▸ **Short problem**
Pull out each line of the material below that contains the string "instances". Matching is case-sensitive.
** START Exercise materials **
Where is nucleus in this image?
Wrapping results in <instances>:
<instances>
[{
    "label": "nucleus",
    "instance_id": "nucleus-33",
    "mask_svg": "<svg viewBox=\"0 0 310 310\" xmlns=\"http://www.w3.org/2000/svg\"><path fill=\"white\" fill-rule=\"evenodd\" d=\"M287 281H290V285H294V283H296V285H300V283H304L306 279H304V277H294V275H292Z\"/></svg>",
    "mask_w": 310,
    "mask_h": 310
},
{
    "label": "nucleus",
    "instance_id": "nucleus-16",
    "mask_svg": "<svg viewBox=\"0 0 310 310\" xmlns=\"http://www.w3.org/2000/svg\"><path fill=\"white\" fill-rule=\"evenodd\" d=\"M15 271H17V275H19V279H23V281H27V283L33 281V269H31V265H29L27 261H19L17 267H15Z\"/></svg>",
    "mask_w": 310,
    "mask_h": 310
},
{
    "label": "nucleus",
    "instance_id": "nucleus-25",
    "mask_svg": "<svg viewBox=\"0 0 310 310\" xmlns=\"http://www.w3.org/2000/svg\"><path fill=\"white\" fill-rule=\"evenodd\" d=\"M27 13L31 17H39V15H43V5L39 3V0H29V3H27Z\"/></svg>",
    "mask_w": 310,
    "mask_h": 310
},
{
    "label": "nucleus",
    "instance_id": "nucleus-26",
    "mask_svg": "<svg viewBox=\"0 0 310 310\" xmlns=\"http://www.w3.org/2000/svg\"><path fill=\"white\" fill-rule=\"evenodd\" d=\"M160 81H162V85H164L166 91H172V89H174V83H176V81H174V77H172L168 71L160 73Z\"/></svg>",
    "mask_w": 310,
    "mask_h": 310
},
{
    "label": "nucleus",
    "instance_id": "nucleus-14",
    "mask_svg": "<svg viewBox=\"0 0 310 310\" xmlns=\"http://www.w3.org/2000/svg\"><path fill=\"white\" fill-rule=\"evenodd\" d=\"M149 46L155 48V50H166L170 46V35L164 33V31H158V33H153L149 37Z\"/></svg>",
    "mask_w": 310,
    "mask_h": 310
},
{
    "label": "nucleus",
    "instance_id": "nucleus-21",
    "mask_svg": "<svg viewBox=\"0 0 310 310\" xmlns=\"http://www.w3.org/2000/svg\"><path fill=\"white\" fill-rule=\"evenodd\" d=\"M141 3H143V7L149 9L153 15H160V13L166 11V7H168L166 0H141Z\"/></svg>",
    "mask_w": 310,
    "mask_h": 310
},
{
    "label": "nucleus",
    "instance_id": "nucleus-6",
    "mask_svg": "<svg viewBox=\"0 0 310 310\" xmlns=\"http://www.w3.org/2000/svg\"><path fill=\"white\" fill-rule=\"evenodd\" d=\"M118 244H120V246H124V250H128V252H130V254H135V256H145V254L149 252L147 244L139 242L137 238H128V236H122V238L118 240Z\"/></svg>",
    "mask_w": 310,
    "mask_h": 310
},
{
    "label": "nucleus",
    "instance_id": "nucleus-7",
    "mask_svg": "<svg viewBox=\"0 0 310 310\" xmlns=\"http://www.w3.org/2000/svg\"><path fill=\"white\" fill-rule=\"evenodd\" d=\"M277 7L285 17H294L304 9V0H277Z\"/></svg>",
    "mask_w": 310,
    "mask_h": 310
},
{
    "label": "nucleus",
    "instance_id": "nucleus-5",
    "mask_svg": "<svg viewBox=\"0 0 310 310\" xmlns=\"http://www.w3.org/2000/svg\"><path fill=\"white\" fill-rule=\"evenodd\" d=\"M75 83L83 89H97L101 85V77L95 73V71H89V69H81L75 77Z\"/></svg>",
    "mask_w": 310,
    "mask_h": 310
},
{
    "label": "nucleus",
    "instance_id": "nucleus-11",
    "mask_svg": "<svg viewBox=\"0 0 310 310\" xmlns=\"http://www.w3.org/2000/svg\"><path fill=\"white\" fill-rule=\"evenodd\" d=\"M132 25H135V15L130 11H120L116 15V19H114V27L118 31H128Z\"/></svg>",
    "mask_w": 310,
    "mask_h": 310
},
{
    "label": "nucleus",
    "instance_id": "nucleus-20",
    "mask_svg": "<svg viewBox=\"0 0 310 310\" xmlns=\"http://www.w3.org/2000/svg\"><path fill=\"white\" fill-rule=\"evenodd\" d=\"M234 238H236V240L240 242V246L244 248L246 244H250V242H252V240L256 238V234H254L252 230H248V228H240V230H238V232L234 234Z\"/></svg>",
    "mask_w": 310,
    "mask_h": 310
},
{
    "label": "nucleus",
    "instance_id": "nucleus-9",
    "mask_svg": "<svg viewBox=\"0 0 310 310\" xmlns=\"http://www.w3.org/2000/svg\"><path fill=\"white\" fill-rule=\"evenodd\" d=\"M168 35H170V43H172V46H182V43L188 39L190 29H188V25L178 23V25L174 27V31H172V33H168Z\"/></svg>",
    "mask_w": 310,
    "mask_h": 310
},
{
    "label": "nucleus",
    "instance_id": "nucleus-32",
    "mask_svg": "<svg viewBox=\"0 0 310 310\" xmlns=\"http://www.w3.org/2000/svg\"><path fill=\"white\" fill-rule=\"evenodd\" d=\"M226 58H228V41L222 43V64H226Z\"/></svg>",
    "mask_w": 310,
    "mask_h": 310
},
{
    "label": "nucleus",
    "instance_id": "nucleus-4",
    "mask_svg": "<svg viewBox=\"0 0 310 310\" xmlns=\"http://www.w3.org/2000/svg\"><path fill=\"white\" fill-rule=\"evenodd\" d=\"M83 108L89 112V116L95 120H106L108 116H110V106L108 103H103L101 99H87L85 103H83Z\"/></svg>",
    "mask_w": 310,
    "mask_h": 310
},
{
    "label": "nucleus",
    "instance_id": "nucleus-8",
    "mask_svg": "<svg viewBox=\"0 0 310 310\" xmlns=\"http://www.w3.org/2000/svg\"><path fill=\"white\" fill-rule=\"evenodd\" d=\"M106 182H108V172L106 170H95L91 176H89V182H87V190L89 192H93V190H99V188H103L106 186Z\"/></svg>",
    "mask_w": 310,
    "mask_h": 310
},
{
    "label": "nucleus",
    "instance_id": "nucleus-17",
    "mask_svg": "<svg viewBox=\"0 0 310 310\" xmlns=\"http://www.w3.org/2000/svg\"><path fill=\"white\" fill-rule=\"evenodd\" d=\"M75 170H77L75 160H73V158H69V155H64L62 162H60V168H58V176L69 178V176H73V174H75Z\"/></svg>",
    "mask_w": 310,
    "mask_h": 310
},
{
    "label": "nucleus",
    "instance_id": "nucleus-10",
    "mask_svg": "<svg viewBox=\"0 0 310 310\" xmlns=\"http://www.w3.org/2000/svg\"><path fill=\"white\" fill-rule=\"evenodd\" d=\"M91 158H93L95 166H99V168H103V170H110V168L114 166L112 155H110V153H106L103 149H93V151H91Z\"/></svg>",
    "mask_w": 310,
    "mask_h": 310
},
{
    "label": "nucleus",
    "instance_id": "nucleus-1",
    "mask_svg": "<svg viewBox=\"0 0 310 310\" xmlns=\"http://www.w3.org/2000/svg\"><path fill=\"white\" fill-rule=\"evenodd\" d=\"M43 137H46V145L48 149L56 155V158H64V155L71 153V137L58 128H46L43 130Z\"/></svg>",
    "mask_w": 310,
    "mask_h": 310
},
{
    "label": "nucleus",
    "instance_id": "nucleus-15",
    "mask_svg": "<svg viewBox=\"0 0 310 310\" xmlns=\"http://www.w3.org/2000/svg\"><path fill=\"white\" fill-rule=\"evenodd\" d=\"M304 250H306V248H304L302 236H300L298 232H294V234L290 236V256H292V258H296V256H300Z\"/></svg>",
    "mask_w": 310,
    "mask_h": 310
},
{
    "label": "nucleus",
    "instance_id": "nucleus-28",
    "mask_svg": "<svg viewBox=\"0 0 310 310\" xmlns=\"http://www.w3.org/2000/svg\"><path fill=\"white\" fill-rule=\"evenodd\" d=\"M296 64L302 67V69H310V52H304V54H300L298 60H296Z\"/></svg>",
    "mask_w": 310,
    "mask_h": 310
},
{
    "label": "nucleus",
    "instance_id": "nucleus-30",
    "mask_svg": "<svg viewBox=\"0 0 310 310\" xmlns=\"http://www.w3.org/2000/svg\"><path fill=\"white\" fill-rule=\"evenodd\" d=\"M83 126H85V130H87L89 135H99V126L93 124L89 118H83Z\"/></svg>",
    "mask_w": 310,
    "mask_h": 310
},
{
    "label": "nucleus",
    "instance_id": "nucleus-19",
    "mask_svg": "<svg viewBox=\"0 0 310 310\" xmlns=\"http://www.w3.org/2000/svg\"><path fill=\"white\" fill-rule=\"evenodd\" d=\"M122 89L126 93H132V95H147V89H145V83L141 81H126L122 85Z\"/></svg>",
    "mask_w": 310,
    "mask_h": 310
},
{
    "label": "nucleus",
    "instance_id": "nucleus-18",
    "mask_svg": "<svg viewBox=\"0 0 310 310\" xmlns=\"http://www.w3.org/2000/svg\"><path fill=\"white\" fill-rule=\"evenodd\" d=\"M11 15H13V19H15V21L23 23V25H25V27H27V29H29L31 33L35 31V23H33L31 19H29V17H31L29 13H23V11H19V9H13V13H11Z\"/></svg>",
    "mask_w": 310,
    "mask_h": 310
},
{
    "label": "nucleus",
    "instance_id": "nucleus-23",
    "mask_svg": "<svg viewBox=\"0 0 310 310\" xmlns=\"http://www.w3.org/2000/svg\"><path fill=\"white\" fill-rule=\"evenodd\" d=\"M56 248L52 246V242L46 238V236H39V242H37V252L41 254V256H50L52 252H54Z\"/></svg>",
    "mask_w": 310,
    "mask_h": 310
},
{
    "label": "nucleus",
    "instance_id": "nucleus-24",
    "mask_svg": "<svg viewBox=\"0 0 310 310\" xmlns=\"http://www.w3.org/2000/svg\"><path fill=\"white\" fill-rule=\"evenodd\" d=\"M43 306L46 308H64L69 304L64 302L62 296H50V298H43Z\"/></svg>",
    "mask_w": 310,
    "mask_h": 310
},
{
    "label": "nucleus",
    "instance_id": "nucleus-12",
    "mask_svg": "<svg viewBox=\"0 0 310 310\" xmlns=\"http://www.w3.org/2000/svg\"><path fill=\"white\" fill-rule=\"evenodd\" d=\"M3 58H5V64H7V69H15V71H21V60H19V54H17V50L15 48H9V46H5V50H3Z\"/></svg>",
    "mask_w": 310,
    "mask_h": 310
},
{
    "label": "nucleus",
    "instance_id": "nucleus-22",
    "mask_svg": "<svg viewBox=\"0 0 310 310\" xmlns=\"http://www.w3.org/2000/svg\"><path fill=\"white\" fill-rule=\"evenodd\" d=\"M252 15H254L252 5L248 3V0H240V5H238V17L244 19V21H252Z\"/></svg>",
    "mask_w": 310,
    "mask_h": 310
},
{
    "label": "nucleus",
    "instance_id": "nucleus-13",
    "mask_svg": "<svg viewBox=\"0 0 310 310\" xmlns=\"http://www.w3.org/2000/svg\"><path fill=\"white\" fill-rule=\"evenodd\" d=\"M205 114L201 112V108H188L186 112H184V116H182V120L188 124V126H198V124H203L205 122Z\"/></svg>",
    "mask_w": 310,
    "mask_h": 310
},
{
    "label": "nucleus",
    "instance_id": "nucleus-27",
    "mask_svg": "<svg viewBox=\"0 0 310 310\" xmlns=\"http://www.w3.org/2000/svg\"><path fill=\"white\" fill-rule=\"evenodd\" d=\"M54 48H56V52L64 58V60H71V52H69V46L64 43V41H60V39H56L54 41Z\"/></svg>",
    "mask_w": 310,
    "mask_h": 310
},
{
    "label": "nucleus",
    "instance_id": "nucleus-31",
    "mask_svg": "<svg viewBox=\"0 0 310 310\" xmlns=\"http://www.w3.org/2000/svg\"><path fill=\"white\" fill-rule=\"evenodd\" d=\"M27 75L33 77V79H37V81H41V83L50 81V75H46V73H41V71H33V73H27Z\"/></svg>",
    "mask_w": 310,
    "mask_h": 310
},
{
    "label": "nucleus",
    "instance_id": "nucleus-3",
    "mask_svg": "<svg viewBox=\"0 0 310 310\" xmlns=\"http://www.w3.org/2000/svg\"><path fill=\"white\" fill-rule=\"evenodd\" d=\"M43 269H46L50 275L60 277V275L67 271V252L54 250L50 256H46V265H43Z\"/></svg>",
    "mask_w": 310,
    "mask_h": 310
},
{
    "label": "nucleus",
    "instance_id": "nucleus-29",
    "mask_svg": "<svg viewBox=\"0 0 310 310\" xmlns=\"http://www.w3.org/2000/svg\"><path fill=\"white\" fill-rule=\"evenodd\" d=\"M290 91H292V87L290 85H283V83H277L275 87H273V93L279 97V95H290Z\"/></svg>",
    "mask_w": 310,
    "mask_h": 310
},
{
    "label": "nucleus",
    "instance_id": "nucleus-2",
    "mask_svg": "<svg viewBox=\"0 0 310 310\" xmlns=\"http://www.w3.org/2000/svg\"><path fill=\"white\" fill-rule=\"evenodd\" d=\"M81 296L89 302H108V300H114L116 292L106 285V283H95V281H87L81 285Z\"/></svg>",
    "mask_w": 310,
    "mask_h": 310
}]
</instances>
** END Exercise materials **
▸ **Final answer**
Wrapping results in <instances>:
<instances>
</instances>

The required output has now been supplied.